- [TASK DETAILS]
From the data below, return the exact lines starting at the line containing "Stock Photo of" and ending at the line containing "Calgary Stampeders Ante", both included, and nothing else.

- [INFORMATION PROVIDED]
════════════════════
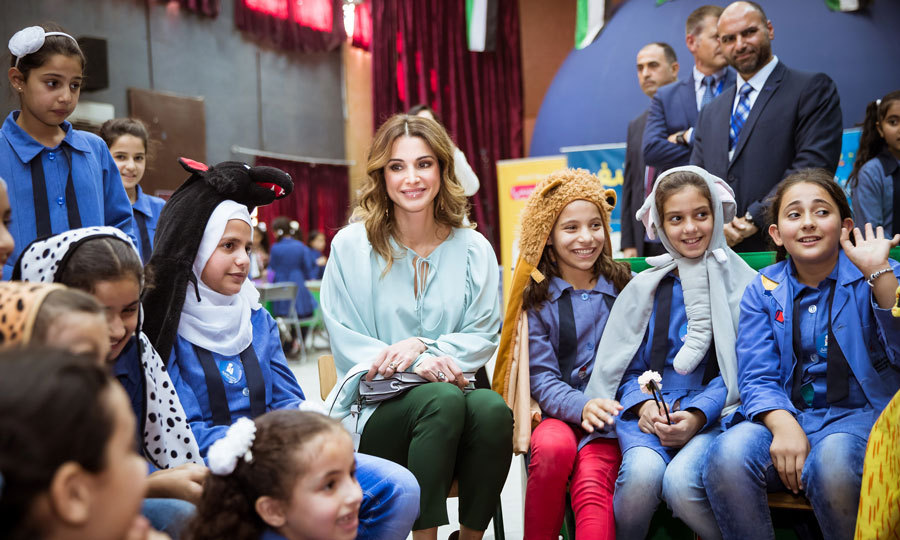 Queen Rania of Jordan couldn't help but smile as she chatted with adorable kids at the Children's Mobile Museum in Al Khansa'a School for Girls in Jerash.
════════════════════
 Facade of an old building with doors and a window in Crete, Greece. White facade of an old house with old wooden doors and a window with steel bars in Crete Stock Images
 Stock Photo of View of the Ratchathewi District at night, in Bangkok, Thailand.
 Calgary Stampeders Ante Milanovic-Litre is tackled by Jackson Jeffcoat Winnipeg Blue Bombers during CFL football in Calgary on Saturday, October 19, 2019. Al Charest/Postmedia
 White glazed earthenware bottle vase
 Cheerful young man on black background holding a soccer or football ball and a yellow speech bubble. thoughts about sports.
════════════════════
- [YOUR RESPONSE]
 Stock Photo of View of the Ratchathewi District at night, in Bangkok, Thailand.
 Calgary Stampeders Ante Milanovic-Litre is tackled by Jackson Jeffcoat Winnipeg Blue Bombers during CFL football in Calgary on Saturday, October 19, 2019. Al Charest/Postmedia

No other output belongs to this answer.